On the Edge of a Better Normal

Oct. 1, 2020
5G and Edge Computing — With the rapid transition to remote work, distance learning, and telehealth, ubiquitous high-speed connectivity is now woven into the fabric of our everyday lives. It […]

5G and Edge Computing —

With the rapid transition to remote work, distance learning, and telehealth, ubiquitous high-speed connectivity is now woven into the fabric of our everyday lives. It has become essential to the way we work, live, and play. The pandemic has only accelerated the demand for higher bandwidth, for both businesses and consumers who need faster, higher-capacity networks with ultra-reliable, ultra-low-latency connectivity. Fast broadband is no longer a nice-to-have, and 5G solutions which can meet that demand are now becoming available.

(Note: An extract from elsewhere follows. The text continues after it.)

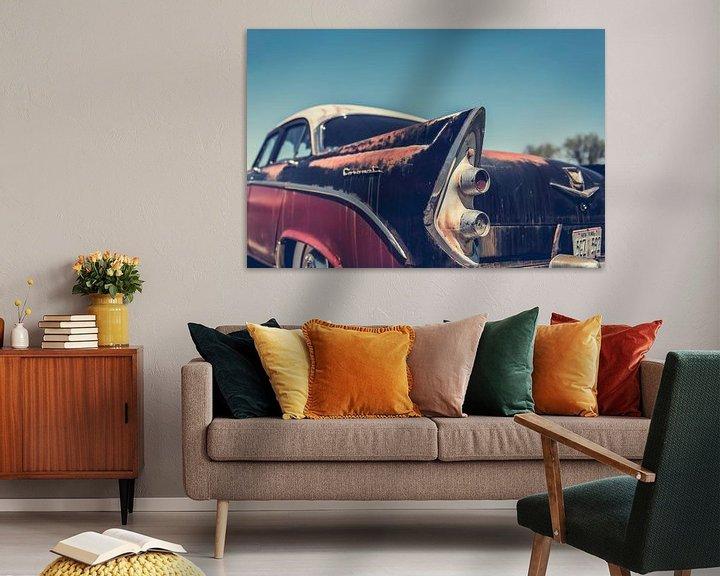 Sfeerimpressie: Achterkant van een Dodge Coronet Oldtimer Auto van Art By Dominic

Also, 5G technology’s low latency and high speed make it ideal for many IoT applications. 5G promises huge data rates between the user, device, and the network. However, the additional bandwidth that 5G unleashes puts more pressure on the processing infrastructure that gathers and processes all of this data to provide useful information or actions. The Multi-access Edge Computing (MEC) initiative anticipated this, recognizing that compute server capabilities placed as close as possible to end users and their devices is required to meet the demand for the low-latency, high-capacity processing that a new class of 5G-enabled applications requires.

MEC initiatives are focused on building out compute capacity in edge networks. With edge computing, cloud computing becomes more distributed, because local processing at the edge is not a replacement for the hyper-scale, data-center-based cloud: it complements it.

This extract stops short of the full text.